Holy Cross Monastery
, West Park, NY
Numbers 6:22-27
Galatians 4:4-7
Luke 2:15-21
Click here for an audio version of the sermon.
At the beginning of a New Year, many people are thinking about their New Year's resolutions, wondering what aspect of their lives they want to focus on and try to improve. I have learned over the years to avoid making such resolutions because I know that I will eventually let them go. Change does not happen in my life by guilting myself into self-improvement.
What works better for me is the realization that any real change in my life comes from focussing not on me, but on God. As I grow closer to God, things in my life begin to change. So rather than trying to lay on the guilt, I think we all need to remember who we are, and that realization can help provide the grace we need to grow and become who God calls us to be.

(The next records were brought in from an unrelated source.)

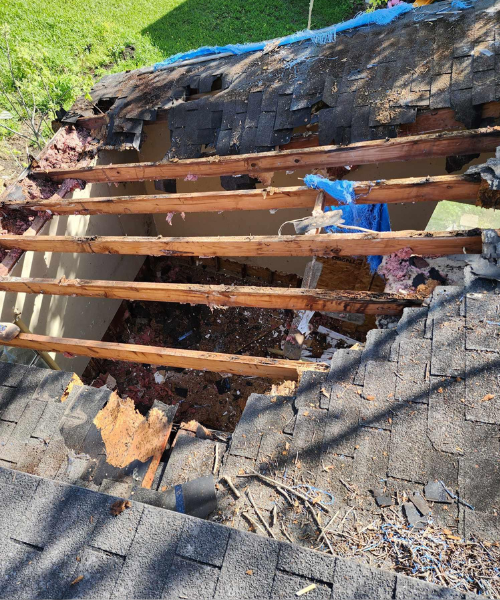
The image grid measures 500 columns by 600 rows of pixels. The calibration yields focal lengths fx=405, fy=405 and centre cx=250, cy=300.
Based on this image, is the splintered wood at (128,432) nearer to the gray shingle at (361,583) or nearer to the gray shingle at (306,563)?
the gray shingle at (306,563)

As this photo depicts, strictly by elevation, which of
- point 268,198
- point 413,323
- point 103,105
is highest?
point 103,105

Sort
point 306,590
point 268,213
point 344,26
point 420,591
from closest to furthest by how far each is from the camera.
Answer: point 420,591 → point 306,590 → point 344,26 → point 268,213

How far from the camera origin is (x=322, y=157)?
5.23 m

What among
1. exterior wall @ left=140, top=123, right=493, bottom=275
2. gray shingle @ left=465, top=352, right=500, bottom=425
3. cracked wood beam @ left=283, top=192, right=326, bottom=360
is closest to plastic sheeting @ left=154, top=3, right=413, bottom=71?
exterior wall @ left=140, top=123, right=493, bottom=275

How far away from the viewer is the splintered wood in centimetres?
409

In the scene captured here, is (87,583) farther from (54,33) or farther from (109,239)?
(54,33)

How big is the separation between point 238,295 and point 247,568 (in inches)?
103

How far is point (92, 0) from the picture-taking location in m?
15.1

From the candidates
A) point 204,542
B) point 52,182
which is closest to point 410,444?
point 204,542

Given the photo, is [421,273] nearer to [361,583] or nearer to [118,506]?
[361,583]

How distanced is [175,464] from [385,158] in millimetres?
4379

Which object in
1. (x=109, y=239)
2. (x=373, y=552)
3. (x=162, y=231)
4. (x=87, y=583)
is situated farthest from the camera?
(x=162, y=231)

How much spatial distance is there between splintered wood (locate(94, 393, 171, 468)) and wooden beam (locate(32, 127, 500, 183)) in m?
3.32

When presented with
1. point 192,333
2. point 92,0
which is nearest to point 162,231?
point 192,333
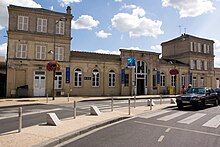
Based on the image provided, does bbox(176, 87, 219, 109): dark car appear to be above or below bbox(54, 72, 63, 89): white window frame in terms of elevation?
below

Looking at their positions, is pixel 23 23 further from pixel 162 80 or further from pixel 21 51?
pixel 162 80

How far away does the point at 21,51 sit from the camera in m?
33.2

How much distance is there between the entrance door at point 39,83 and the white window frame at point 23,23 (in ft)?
17.6

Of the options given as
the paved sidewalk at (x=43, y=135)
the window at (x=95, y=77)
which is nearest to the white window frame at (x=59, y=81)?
the window at (x=95, y=77)

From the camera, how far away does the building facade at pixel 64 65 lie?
108ft

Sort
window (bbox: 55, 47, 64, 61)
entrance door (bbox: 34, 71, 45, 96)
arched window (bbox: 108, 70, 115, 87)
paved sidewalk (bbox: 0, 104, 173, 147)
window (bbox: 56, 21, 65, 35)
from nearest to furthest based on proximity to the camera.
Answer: paved sidewalk (bbox: 0, 104, 173, 147) → entrance door (bbox: 34, 71, 45, 96) → window (bbox: 55, 47, 64, 61) → window (bbox: 56, 21, 65, 35) → arched window (bbox: 108, 70, 115, 87)

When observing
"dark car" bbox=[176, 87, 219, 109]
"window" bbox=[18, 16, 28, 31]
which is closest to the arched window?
"window" bbox=[18, 16, 28, 31]

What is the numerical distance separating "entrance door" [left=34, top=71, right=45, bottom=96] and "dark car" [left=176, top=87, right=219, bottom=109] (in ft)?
59.4

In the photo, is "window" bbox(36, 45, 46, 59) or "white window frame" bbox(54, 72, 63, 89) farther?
"white window frame" bbox(54, 72, 63, 89)

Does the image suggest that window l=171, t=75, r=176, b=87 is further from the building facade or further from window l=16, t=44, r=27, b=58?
window l=16, t=44, r=27, b=58

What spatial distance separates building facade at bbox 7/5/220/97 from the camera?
33.0 metres

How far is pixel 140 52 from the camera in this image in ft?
139

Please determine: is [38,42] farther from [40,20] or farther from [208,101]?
[208,101]

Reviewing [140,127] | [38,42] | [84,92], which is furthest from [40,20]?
[140,127]
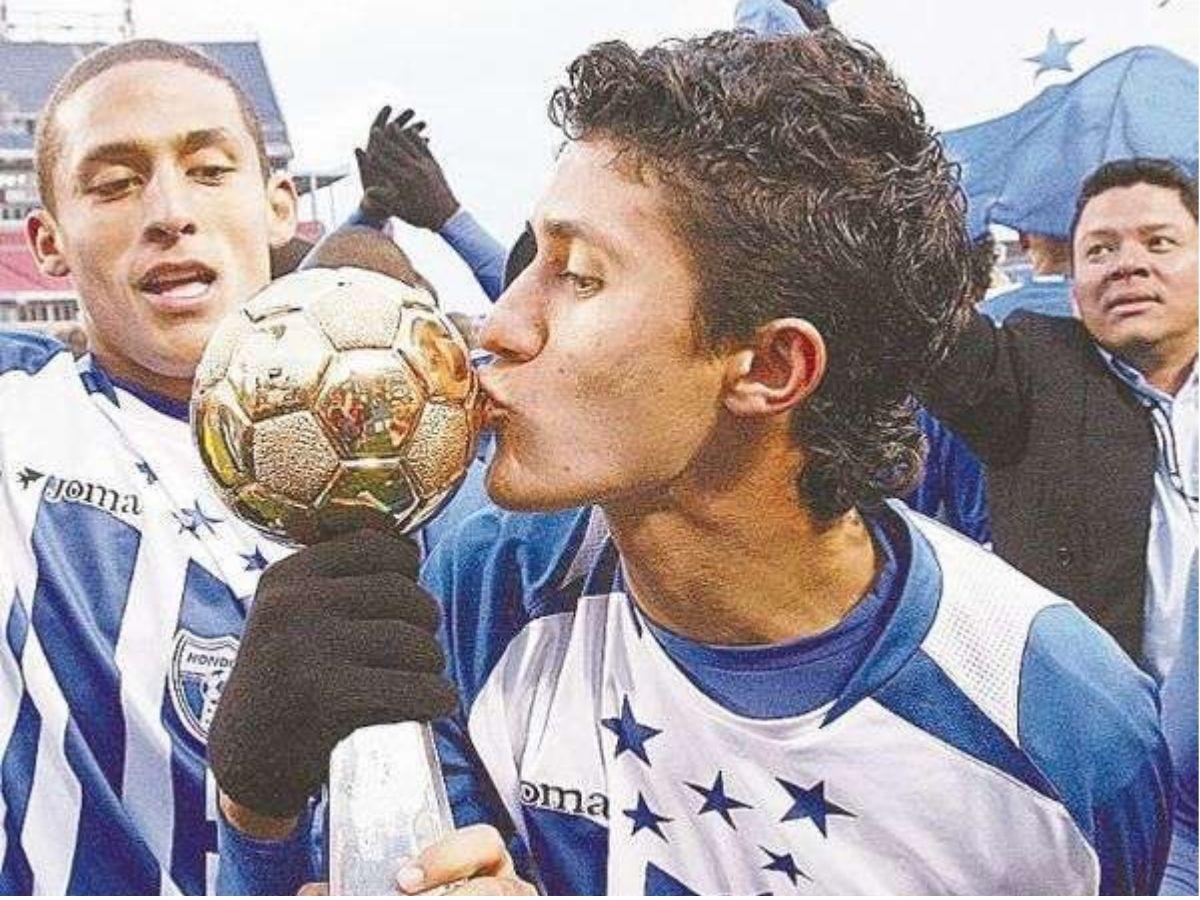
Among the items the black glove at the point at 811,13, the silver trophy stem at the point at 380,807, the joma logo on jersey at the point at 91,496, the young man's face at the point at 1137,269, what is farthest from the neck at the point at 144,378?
the young man's face at the point at 1137,269

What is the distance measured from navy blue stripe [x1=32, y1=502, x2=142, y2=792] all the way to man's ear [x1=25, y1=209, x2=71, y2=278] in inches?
10.6

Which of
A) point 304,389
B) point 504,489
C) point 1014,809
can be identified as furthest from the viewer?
point 1014,809

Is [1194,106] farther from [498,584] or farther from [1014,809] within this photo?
[498,584]

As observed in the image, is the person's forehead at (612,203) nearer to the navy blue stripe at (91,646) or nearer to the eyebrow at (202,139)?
the eyebrow at (202,139)

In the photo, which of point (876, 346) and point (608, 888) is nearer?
point (876, 346)

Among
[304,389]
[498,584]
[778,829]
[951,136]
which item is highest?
[951,136]

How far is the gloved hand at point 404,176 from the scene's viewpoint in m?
1.71

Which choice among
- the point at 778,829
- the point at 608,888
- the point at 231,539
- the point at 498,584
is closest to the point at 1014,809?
the point at 778,829

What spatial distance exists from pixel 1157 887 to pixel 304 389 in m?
1.15

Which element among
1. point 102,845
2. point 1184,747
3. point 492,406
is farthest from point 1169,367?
point 102,845

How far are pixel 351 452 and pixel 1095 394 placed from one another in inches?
36.3

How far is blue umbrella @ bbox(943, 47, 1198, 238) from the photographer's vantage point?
168 cm

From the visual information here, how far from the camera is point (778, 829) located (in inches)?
66.2

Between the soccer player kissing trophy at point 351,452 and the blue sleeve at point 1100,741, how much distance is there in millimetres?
729
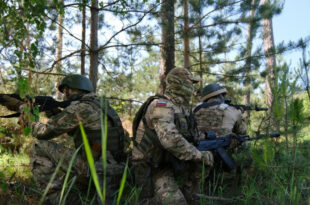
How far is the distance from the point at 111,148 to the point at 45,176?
0.84 metres

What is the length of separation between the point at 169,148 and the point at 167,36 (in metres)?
3.51

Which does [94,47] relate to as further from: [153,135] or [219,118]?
[153,135]

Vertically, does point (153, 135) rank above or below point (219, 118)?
below

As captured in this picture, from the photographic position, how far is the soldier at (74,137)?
11.4 ft

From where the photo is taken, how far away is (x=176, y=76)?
145 inches

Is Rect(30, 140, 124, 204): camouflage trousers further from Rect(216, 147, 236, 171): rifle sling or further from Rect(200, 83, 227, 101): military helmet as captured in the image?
Rect(200, 83, 227, 101): military helmet

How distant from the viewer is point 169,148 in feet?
10.8

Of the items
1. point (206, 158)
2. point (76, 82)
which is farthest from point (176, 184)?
point (76, 82)

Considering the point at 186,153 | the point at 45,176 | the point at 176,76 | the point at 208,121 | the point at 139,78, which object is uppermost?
the point at 139,78

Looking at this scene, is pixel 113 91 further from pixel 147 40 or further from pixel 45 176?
pixel 45 176

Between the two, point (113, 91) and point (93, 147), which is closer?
point (93, 147)

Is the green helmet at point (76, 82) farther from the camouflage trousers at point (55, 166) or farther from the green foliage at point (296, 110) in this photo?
the green foliage at point (296, 110)

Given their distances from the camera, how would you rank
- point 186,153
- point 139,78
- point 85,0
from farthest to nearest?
point 139,78 → point 85,0 → point 186,153

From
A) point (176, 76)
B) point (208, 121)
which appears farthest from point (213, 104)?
point (176, 76)
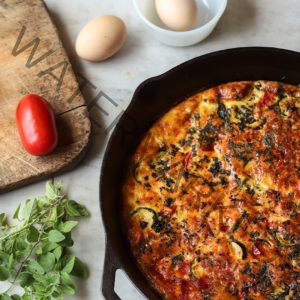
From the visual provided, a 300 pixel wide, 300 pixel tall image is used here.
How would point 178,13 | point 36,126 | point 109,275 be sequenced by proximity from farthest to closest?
1. point 178,13
2. point 36,126
3. point 109,275

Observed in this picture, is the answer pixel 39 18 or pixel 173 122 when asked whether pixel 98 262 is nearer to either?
pixel 173 122

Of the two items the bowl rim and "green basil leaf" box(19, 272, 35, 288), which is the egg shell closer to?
the bowl rim

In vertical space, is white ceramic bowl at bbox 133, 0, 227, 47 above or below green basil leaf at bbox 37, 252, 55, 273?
above

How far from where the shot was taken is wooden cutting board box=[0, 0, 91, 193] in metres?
2.89

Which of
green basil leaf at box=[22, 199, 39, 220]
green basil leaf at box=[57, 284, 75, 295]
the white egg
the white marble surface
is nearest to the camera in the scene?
green basil leaf at box=[57, 284, 75, 295]

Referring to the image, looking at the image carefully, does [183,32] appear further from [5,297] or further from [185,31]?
[5,297]

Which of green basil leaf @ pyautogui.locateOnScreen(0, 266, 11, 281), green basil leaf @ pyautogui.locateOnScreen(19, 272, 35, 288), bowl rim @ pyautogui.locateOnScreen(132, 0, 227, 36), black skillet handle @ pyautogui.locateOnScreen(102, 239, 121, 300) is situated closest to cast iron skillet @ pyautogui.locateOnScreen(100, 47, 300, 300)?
black skillet handle @ pyautogui.locateOnScreen(102, 239, 121, 300)

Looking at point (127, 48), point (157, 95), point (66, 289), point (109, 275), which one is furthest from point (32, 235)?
point (127, 48)

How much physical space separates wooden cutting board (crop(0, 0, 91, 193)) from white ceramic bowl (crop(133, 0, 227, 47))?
528mm

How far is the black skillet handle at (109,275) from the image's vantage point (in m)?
2.54

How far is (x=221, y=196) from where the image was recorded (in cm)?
257

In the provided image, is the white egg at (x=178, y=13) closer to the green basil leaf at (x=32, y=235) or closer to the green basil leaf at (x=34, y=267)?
the green basil leaf at (x=32, y=235)

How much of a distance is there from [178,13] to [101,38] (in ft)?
1.48

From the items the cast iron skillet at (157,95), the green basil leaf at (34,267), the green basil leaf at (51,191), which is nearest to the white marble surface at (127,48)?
the green basil leaf at (51,191)
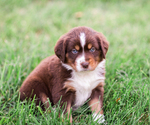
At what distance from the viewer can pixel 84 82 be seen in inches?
122

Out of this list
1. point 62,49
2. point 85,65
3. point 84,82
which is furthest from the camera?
point 84,82

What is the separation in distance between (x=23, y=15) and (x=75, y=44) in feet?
15.7

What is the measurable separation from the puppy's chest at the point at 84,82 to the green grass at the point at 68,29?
0.21 m

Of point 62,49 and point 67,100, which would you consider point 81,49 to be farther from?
point 67,100

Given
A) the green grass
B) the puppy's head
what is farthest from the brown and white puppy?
the green grass

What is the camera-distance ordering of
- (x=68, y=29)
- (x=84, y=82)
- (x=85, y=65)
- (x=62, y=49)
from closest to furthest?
1. (x=85, y=65)
2. (x=62, y=49)
3. (x=84, y=82)
4. (x=68, y=29)

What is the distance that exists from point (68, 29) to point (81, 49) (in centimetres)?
354

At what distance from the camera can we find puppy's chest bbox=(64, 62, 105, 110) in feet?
10.1

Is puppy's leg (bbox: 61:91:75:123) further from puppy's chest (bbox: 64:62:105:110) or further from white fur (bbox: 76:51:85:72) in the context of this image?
white fur (bbox: 76:51:85:72)

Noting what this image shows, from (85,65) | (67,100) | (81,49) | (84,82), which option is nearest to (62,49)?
(81,49)

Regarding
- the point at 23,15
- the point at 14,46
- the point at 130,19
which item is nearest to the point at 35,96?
the point at 14,46

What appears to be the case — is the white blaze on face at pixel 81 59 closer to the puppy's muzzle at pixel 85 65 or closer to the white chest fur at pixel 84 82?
the puppy's muzzle at pixel 85 65

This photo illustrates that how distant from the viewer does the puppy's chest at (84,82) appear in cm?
307

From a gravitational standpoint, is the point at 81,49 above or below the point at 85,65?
above
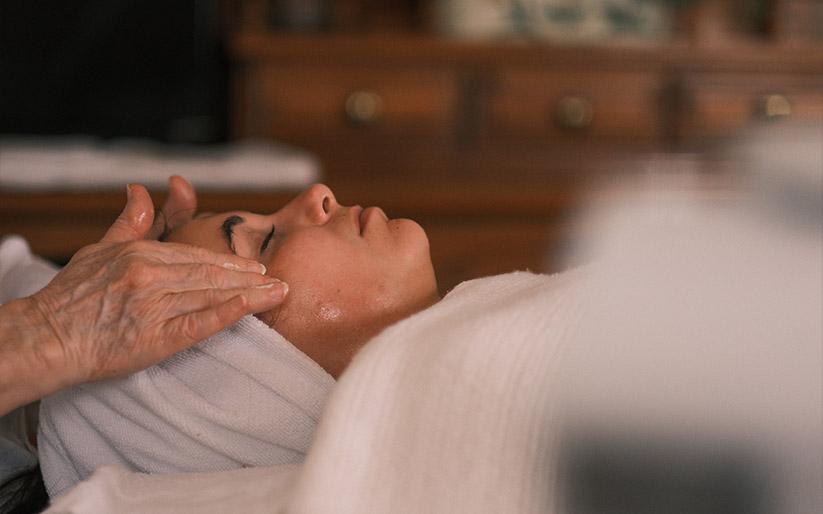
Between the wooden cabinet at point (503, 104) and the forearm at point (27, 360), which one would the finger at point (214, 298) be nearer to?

Paul reminds the Galatians that “God has sent the Spirit of his Son into our hearts, crying, “Abba! Father!” So you are no longer a slave but a child, and if a child then also an heir, through God.” As I have said before, we are members of the GOD family, and our status as children of God is something that we would do well to ponder over and over again in our hearts, just as Mary pondered the words and events of the birth of her child.
What a tremendous privilege we have to be adopted members of God's family. St. Athanasius,
bishop of Alexandria, put it this way: “God became a human being so that human beings could become like God.” That is our call, and pondering that call can create in us the desire to be who we already are. Pondering can help us to be grateful for the gift of God's life, and that gratitude can move us, just like the shepherds, to glorify and praise God for the tremendous gift of God's life in us.
Last night at Vespers, we heard St. Basil the Great say it this way: “Let us give glory to God with the shepherds, let us dance in choir with the angels, for 'this day a Savior has been born to us, the Messiah and Lord.' He is the Lord who has appeared to us, not in his divine form, in order not to terrify us in our weakness, but in the form of a servant, that he might set free what had been reduced to servitude.”
And that's why we gather here on this first day of a New Year, to hear God's word and to give thanks and praise to God for the Word made flesh, Jesus Christ, our brother, and our God. As we receive his Body and Blood, we become what we eat, The Body of Christ, given for the world.